Flame Towers Of Central Baku
Heydar Aliyev Airport, named for the leader who took control of the country following the collapse of the Soviet Union, is clean and relatively new. Aliyev’s picture greets the incoming with a look of assurance and authority. We walk past, taking in the shiny walls, spotless floors, and bright new passport control booths. The airport is efficient. Immigration takes little time. In a matter of minutes we’ve cleared immigration and gathered our things from the baggage circular.

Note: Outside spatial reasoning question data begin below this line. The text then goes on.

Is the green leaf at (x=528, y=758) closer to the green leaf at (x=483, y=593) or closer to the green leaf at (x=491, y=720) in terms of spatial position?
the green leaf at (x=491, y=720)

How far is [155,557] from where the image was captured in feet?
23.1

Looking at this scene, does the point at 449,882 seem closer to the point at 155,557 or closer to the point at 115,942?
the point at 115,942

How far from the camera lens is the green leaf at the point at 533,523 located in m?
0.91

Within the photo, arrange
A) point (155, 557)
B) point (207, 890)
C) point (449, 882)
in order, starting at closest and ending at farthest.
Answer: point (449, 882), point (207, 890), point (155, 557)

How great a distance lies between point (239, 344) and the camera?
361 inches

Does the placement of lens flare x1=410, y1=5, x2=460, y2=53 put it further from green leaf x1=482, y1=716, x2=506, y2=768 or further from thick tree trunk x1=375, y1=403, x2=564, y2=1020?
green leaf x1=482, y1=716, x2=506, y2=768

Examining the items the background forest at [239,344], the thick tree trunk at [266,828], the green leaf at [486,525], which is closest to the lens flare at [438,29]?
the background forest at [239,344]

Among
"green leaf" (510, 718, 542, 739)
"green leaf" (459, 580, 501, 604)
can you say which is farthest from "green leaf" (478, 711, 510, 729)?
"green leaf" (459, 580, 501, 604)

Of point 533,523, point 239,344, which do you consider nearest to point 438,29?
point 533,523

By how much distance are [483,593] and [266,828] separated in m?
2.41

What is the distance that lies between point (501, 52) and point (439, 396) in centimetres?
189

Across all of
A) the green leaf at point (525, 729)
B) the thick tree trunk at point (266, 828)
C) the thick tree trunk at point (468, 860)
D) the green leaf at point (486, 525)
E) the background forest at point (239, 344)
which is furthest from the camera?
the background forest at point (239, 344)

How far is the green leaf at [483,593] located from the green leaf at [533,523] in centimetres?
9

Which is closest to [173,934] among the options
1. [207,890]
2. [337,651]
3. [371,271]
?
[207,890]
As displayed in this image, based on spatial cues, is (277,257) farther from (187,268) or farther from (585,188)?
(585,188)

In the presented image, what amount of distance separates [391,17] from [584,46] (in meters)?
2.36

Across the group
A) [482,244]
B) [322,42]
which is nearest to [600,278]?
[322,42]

While snow is rare in wintertime Baku – this is an arid place – temperatures can drop below freezing at night. Our day of arrival was cold and windy, and so our stroll from the airport to parking lot reinforced the reminder that there are places in the world that feel remarkably like Upstate. For now, we’re very happy to have our Woolx on the job as we heave our luggage into the trunk of the waiting Lexus.
Baku New Construction
Baku is a city on the go. Newfound independence and oil money are transforming the old Soviet city into something new. As we drive along busy Heydar Boulevard, we see a world in transformation—a place of new cars, new apartment buildings, and new offices, which are either under construction or just finished. Somewhere out in this beehive lies the flat that we have secured for the next several months. Our Azerbaijani friend, Ibrahim, tries to make sense of what we are seeing as we sail along. It’s a delightful struggle for us, fascinated on our first day of calling Baku home.